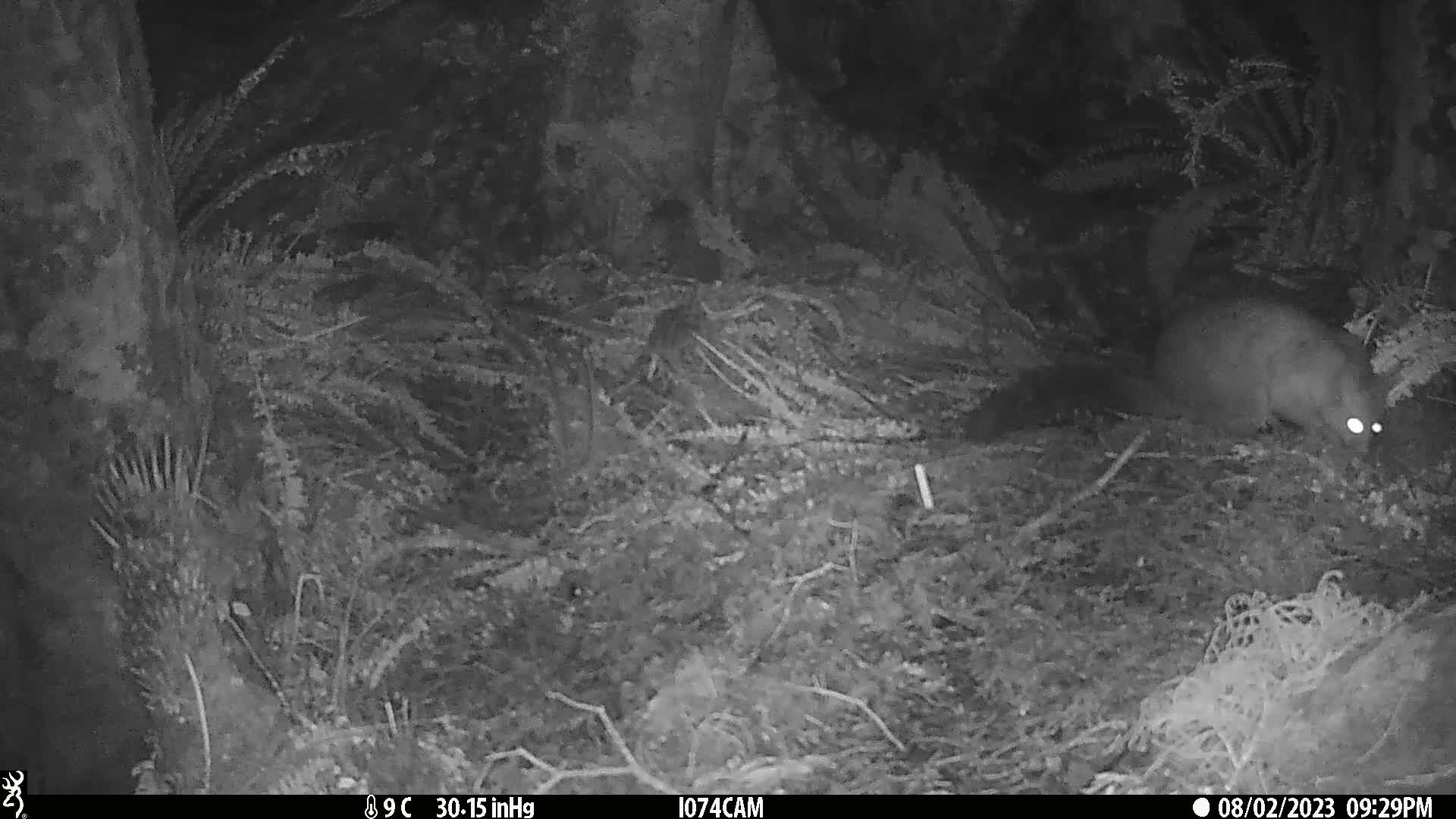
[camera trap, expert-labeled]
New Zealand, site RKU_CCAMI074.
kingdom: Animalia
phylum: Chordata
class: Mammalia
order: Diprotodontia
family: Phalangeridae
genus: Trichosurus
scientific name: Trichosurus vulpecula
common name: common brushtail possum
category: possum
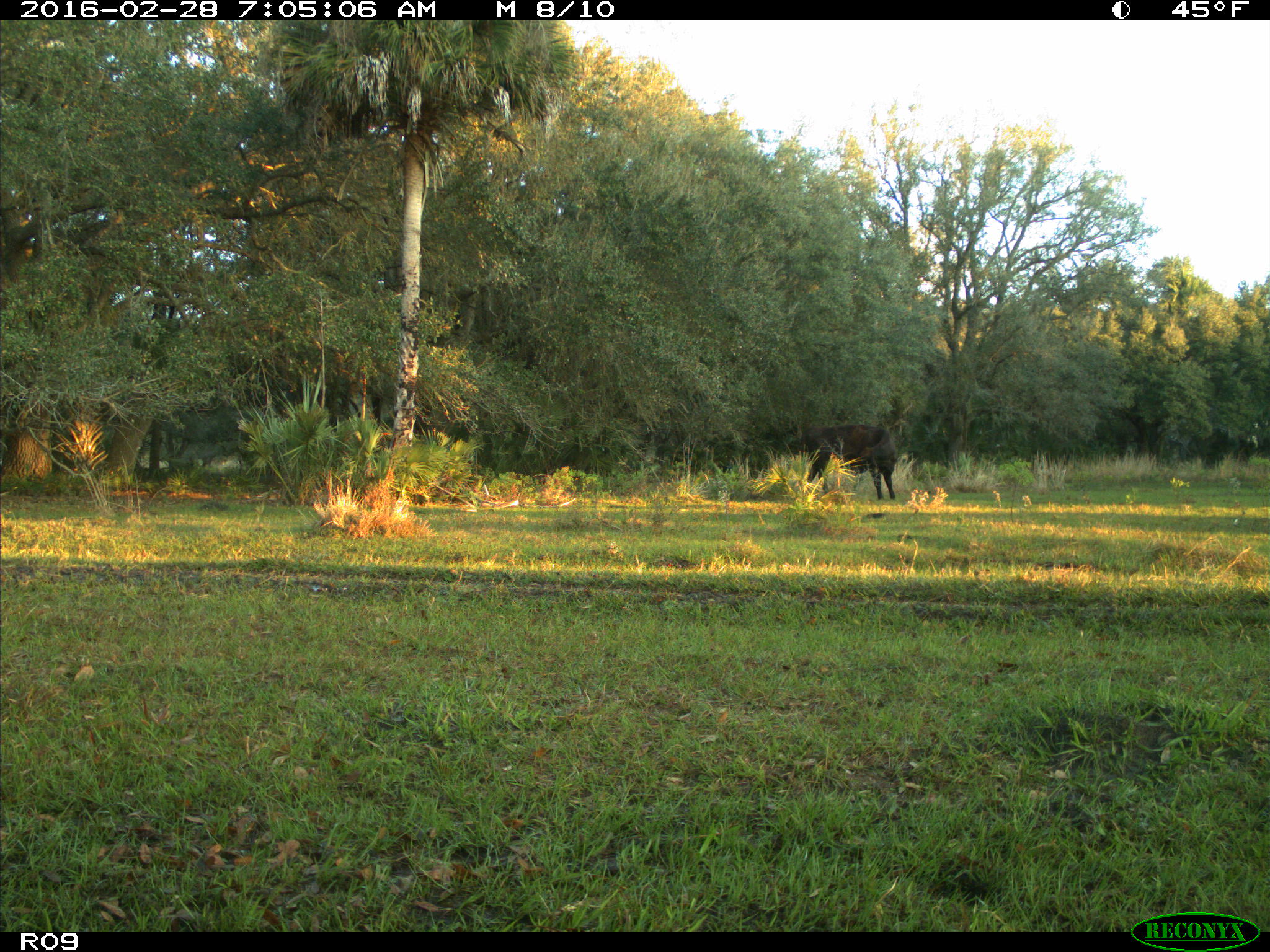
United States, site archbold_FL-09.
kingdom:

Task statement: Copy the listing in full and without alteration, omitting every picture.

Reply:
[camera trap, expert-labeled]
New Zealand, site RKU_CCAMI074.
kingdom: Animalia
phylum: Chordata
class: Mammalia
order: Diprotodontia
family: Phalangeridae
genus: Trichosurus
scientific name: Trichosurus vulpecula
common name: common brushtail possum
category: possum
United States, site archbold_FL-09.
kingdom:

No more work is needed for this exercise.